Tattoo Do You?

There is an old saying, a woman would never have a second baby if she remembered how much the first one hurt coming out. Now obviously babies can’t pop out without at least a year’s time so there’s a reason we are not a society of “only childs.” So what happens that makes people cover themselves with tattoos?

Now I’m not needle-phobic, I don’t really get squeamish at an injection or blood draw. And I’m mostly just irritated when a new nurse can’t find a vein. But I’m certainly not going to stare at the doctor when I’ve gotten a tetanus shot and say “more please.”

So how do people do it? When I was young my uncle had tattoos on his forearms from the army and somehow, they just looked like they belonged there.

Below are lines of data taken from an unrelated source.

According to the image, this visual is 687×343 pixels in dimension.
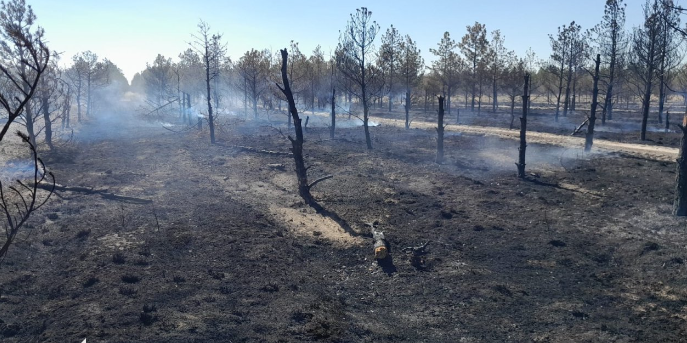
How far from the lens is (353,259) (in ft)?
42.4

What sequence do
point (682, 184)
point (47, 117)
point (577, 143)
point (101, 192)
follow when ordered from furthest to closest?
point (577, 143) < point (47, 117) < point (101, 192) < point (682, 184)

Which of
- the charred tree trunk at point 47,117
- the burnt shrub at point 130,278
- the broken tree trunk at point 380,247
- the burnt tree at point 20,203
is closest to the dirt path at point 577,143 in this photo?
the broken tree trunk at point 380,247

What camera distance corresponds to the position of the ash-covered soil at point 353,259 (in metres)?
8.97

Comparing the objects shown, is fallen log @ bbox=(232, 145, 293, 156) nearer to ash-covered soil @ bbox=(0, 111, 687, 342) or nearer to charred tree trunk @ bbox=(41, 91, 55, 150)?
ash-covered soil @ bbox=(0, 111, 687, 342)

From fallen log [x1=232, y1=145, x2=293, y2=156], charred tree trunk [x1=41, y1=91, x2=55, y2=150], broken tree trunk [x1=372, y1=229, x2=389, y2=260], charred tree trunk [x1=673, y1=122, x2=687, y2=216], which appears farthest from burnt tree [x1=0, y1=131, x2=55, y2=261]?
charred tree trunk [x1=673, y1=122, x2=687, y2=216]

But from my understanding it was a rite of passage, a bonding, and the decision was usually made after a fair amount of alcohol.

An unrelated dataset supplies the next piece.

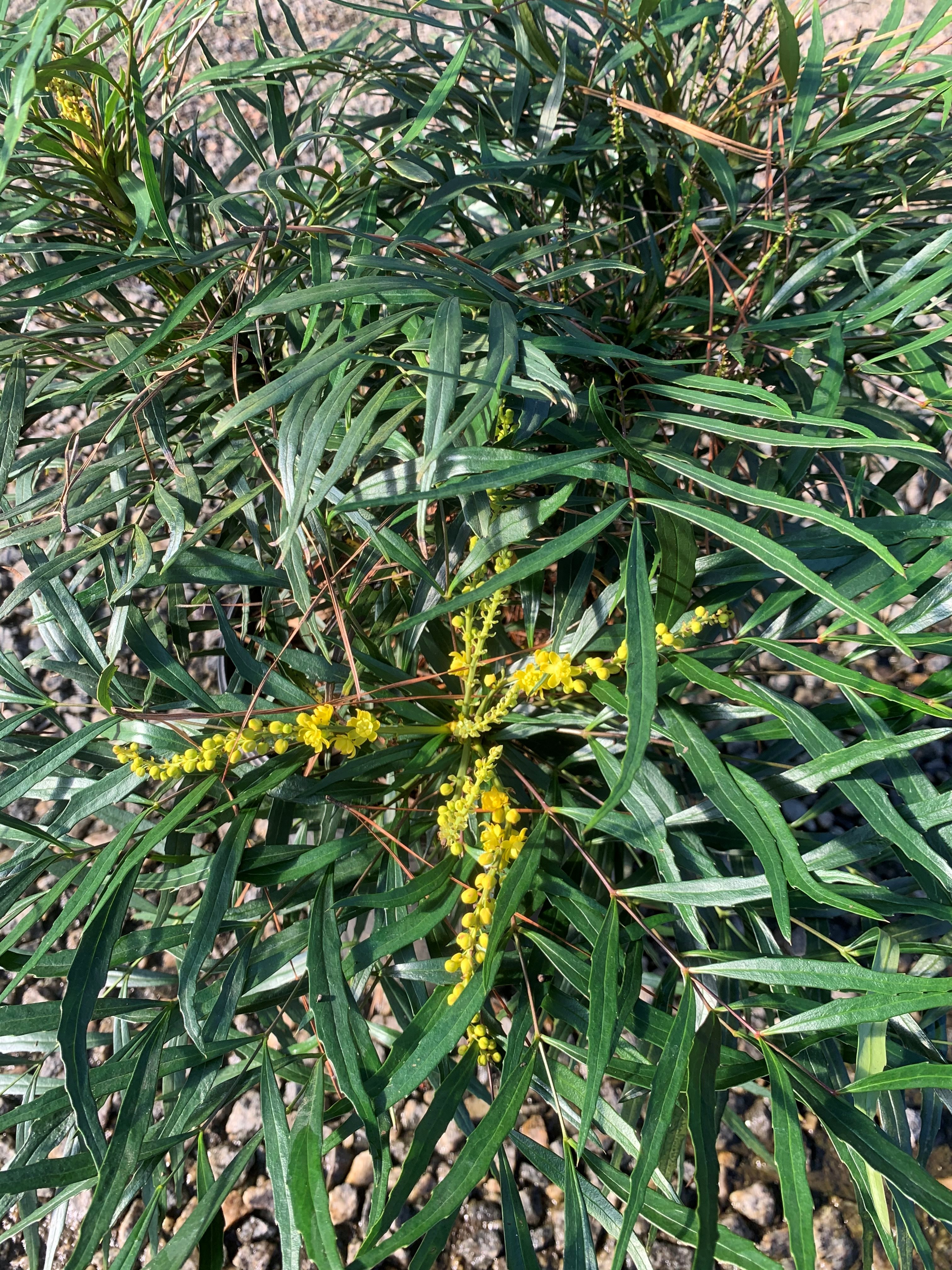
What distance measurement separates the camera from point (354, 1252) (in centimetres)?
95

My first girlfriend got a tattoo of a heart, just the outline, on one of her breasts. Can’t remember which one. She thought she was so cool, I was indifferent. Through my 20s and 30s I knew women who had a small tattoo on their ankle, maybe a shoulder, and occasionally the lower back. But not the whole body!

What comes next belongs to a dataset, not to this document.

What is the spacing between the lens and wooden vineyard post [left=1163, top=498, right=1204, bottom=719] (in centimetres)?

Since moving to Los Angeles I have seen people absolutely covered with them. And a really lot of people. Men and women. I know it doesn’t happen in one sitting, but still, doesn’t it hurt? It’s got too and it scares me. There’s a whole large group of people that want to subject themselves to a terrible amount of pain. What do they do on their off-tattooing days? Slam a door closed repeatedly on their heads? Grab a hammer and play whack-a-mole with their feet? Sit on a toilet of nails (get it, that’s a play on the bed of nails…ha…guess it’s no good if you have to explain it.)

I just don’t get it. Don’t like pain myself, don’t cry like a baby when I’m hurt, but don’t seek it out either. Hello, I’m Jeff. I’ve been meaning to have someone scrape my skin with a needle. Have you got time?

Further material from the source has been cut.